The baby cried. A weak wail that built and built, until it pierced the static in my head.

And Sterling…

He just stared. Not with relief. Not with gratitude.

With calculation.

As if adding up the damage, and deciding what it would cost me.

I left the OR drenched in blood and sweat. I washed my hands until the sink ran pink. Scrubbed until the skin peeled.

But I couldn’t get clean.

Not where it counted.

I didn’t sleep that night.

Or the one after.

Or the one after.

They moved Zara to a private wing. I didn’t check on her again. Not in person. It wasn’t the attending who updated me.

I wish Dr. Robyn James had been there with me. I missed her more as the days went on, and I waited for death.

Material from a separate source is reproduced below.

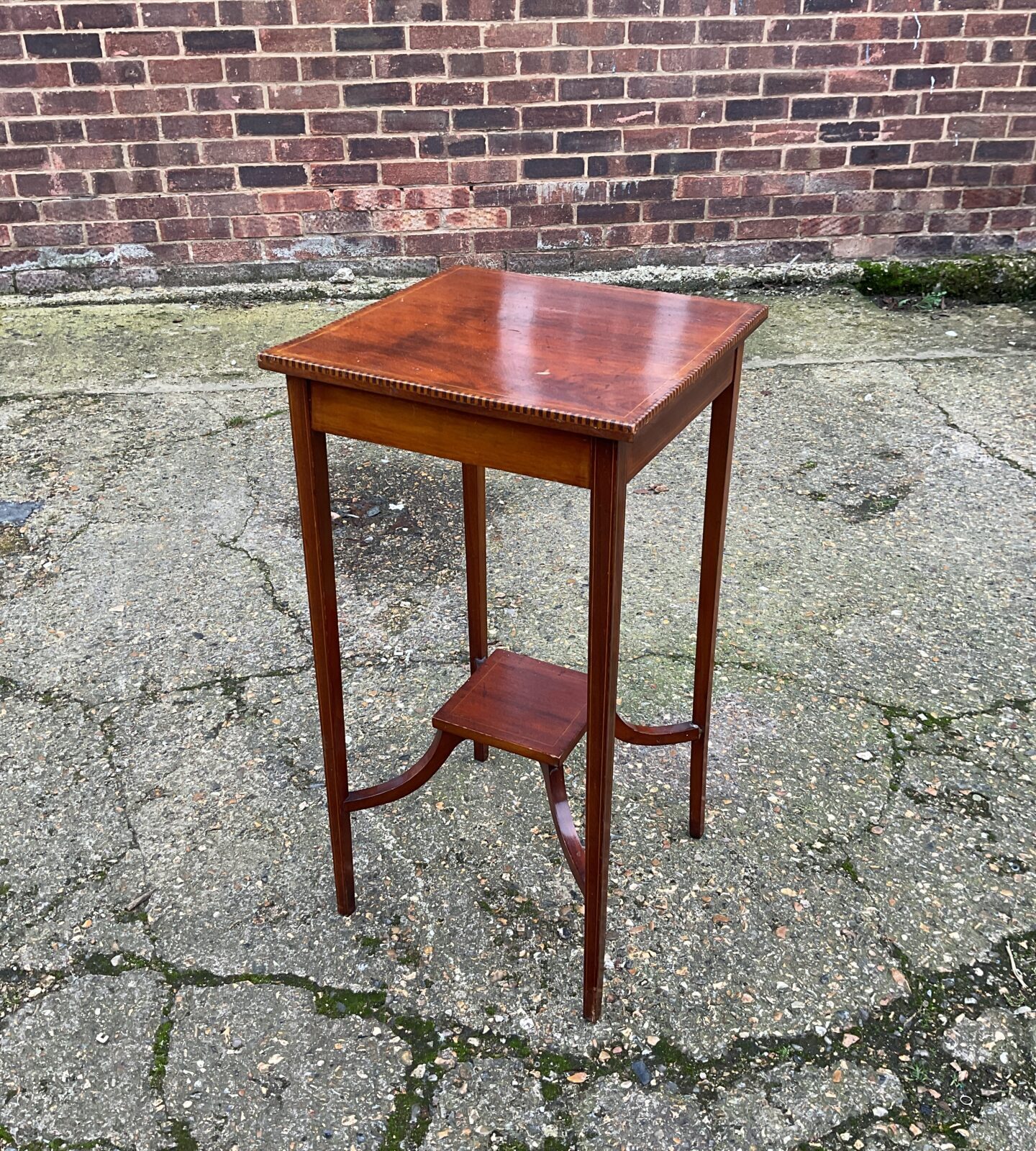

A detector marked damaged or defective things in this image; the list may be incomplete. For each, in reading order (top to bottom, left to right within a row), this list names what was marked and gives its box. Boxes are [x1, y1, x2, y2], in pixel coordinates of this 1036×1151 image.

cracked concrete [1, 281, 1036, 1151]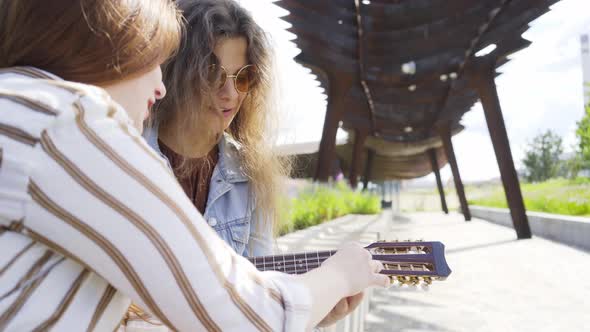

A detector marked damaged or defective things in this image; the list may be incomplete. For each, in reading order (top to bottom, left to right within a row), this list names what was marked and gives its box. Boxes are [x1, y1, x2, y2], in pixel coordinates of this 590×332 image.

Some days, her name got passed through the right back channels to get me in the OR, but after that? Silence. She didn’t call. Didn’t text. I figured she was pissed. Or maybe scared. Maybe she’d heard how it went, how close I came to losing them both. Maybe someone briefed her with a version where I looked worse than I was. Or maybe, more accurate than I wanted to admit.

All I knew was, she never reached out again. And I didn’t blame her.

But I knew what I’d done.

I hesitated.

I shook.

And I made the cut wrong.

They survived in spite of me, not because of me.

And Sterling knew.

I saw it in his eyes, when he walked out of that operating room, soaked in his wife's blood and vengeance.

He hadn’t forgotten.

He never would.

So I packed my things. Quietly. I didn’t wait for the next summons. Didn’t wait for one of Sterling’s men to show up on my doorstep, with a cleanup job, or an envelope of hush money.

I left the state. The medical board had questions. I told them the paperwork got lost in triage. They asked for an official statement. I sent them six lines, and closed my practice.

I promised myself I’d never touch a scalpel again.